§ Extracted data entries
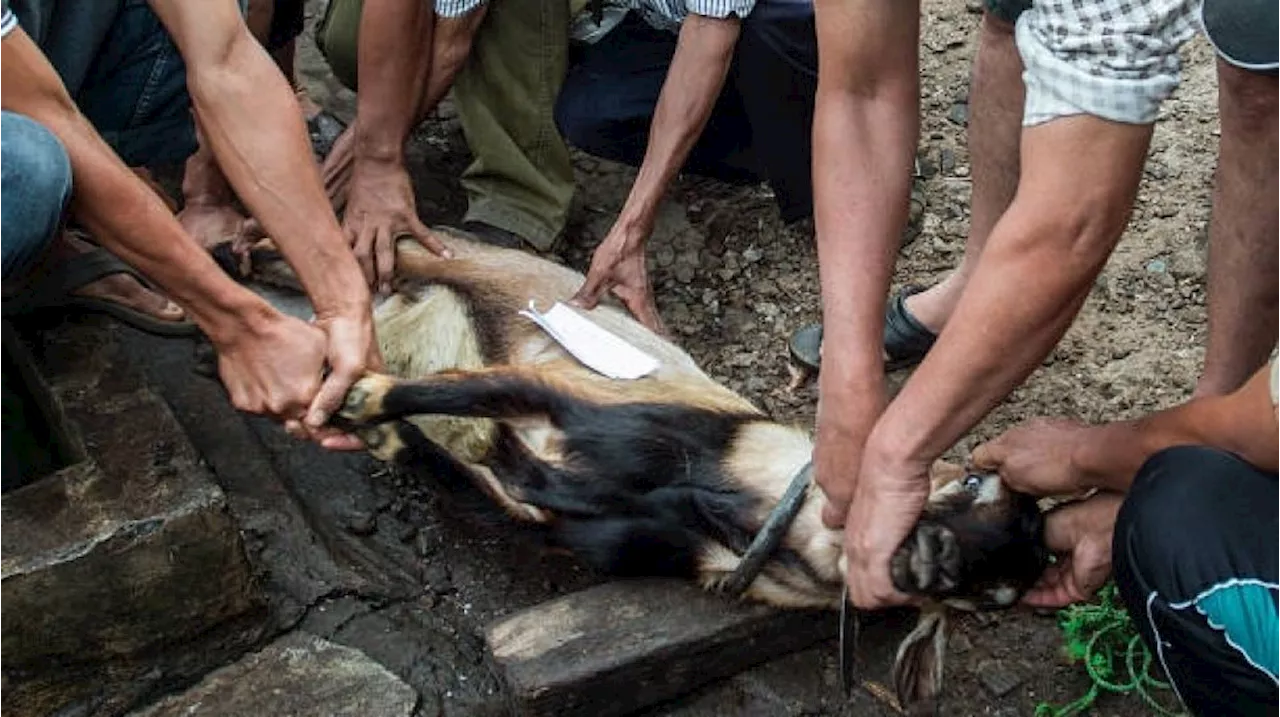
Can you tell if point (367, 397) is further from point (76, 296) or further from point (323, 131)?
point (323, 131)

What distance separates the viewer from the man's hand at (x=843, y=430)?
8.59ft

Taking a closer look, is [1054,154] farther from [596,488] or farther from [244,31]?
[244,31]

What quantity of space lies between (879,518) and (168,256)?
4.99 feet

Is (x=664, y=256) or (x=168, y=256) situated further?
(x=664, y=256)

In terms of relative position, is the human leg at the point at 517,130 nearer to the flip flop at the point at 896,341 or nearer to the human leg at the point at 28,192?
the flip flop at the point at 896,341

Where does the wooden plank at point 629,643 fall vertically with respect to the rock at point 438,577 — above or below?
above

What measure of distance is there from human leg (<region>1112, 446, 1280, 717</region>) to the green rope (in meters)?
0.63

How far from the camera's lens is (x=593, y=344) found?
3502 millimetres

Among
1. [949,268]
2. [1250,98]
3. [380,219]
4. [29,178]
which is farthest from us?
[949,268]

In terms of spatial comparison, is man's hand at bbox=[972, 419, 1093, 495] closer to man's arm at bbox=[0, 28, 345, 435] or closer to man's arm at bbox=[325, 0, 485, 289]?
man's arm at bbox=[0, 28, 345, 435]

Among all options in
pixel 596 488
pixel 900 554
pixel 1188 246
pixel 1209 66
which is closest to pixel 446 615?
pixel 596 488

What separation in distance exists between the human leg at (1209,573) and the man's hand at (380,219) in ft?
6.77

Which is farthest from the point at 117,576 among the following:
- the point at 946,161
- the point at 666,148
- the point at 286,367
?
the point at 946,161

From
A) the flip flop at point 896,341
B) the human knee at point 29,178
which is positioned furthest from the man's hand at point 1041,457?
the human knee at point 29,178
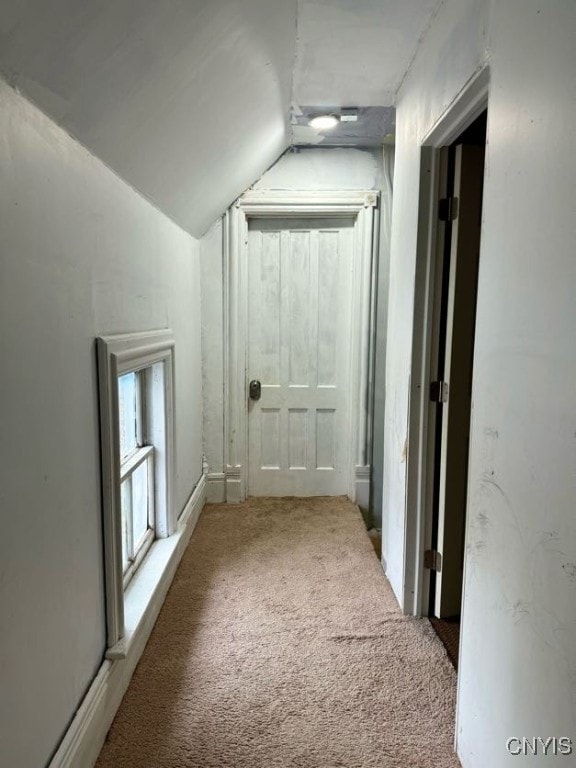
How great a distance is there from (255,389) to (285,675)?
1942mm

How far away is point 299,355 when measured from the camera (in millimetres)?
3322

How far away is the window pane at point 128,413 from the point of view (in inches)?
80.3

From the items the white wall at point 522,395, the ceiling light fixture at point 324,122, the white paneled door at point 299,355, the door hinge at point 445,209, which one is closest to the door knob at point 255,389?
the white paneled door at point 299,355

§ The task
Rewrite the records starting at the line containing "From the items" and ending with the last line of the records, replacing "ceiling light fixture" with "overhead light fixture" and leaving everything else unchanged. Give only those lines.

§ Finished task
From the items the white wall at point 522,395, the overhead light fixture at point 324,122, the white paneled door at point 299,355, the door hinge at point 445,209, which one is closest to the door knob at point 255,389?
the white paneled door at point 299,355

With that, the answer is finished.